Traits- a characteristic pattern of behavior or a disposition to feel and act, as assessed by self- report inventories and peer reports.

The Big Five- most active personality research topic and is the best approximation of the basic trait dimensions.  Emotional stability, extraversion, openness, agreeableness and conscientiousness.

Personality Inventory- a questionnaire (often with true-false or agree- disagree items) on which people respond to items designed to gauge a wide range of feelings and behaviors; used to assess selected personality traits.

Minnesota Multiphasic Personality Inventory (MMPI)- the most widely researched and clinically used of all personality tests.  Originally developed to identify emotional disorders (still considered its most appropriate use), this test is now used for many other screening purposes.

Empirically Derived Test- a test (such as the MMPI) developed by testing a pool of items and then selecting those that discriminate between groups.

Self Actualization- according to Maslow, the ultimate psychological need that arises after basic physical and psychological needs are met and self esteem is achieved; the motivation to fulfill one’s potential.

Unconditional positive regard- according to Rogers, an attitude of total acceptance toward another person.

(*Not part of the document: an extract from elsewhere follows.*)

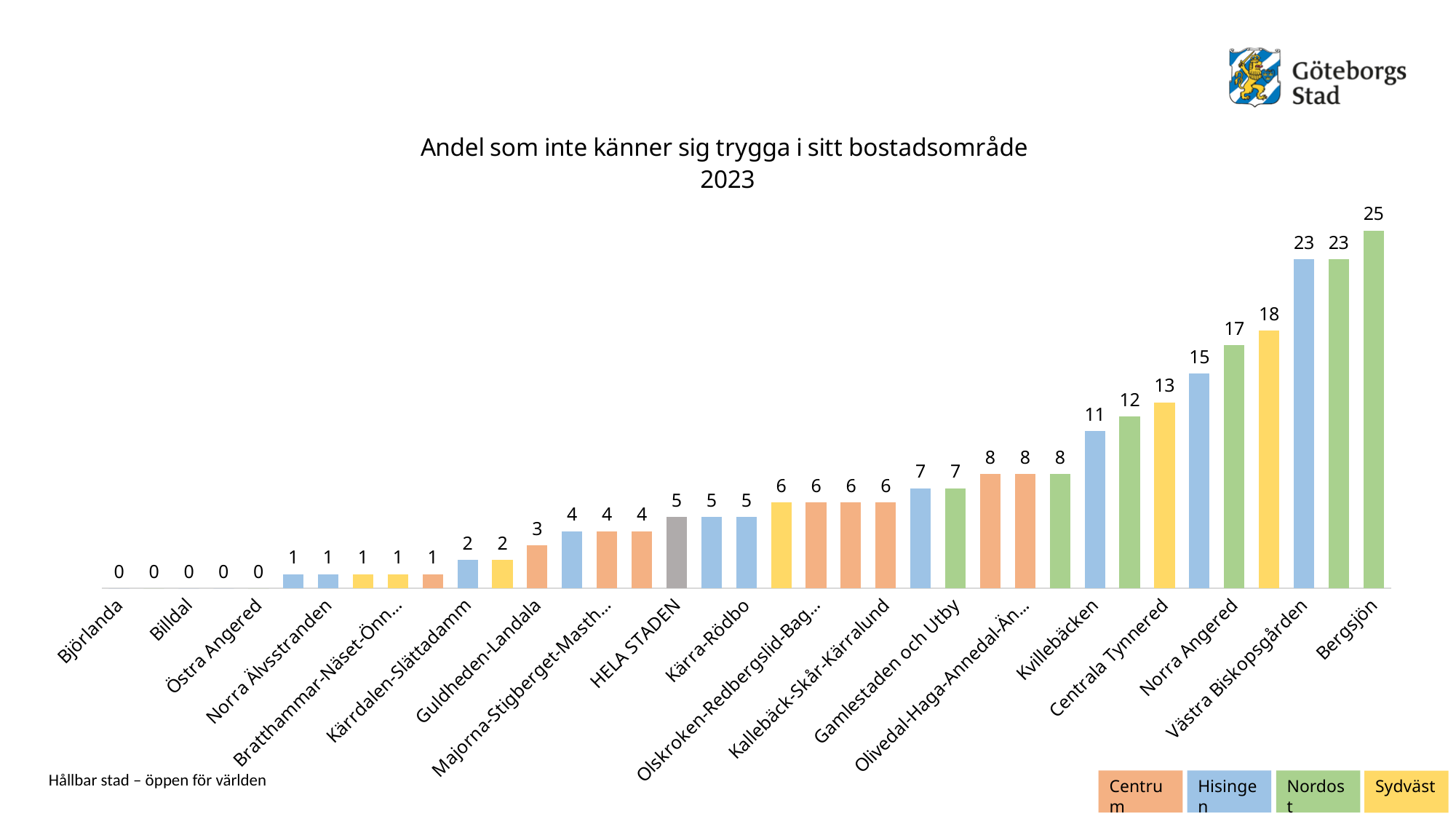
What is the value for Kvillebäcken? 11 What kind of chart is shown on the slide? Bar chart How many bars are plotted in the chart? 37 Which is larger, the value for Gamlestaden och Utby or the value for Kärra-Rödbo? Gamlestaden och Utby What is the value for Bergsjön? 25 How many entries does the legend list? 4 What is the difference between the values for Bergsjön and HELA STADEN? 20 Which category has the highest value? Bergsjön Do the values rise or fall from left to right along the x axis? Rise What is the difference between the values for Västra Biskopsgården and Centrala Tynnered? 10 What is the value for HELA STADEN? 5 What is the value for Norra Angered? 17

Self- concept- all our thoughts and feelings about ourselves, in answer to the question, “Who am I?”

Self- esteem- one’s feeling of high or low self worth.

Self- serving Bias- a readiness to perceive oneself favorably.

Individualism- giving priority to one’s own goals over group goals, and defining one’s identity in terms of personal attributes rather than group identifications.

Reciprocal Determinism- the interacting influence between personality and environmental factors.

Personal Control- our sense of controlling our environment rather than feeling helpless.

External Locus of Control- the perception that change or outside forces beyond one’s personal control determine one’s fate.

Internal Locus of Control- the perception that one controls one’s own fate.

Learned Helplessness- the hopelessness and passive resignation an animal or human learns when unable to avoid repeated aversive events.

Positive Psychology- the scientific study of optimal human functioning; aims to discover and promote conditions that enable individuals and communities to thrive.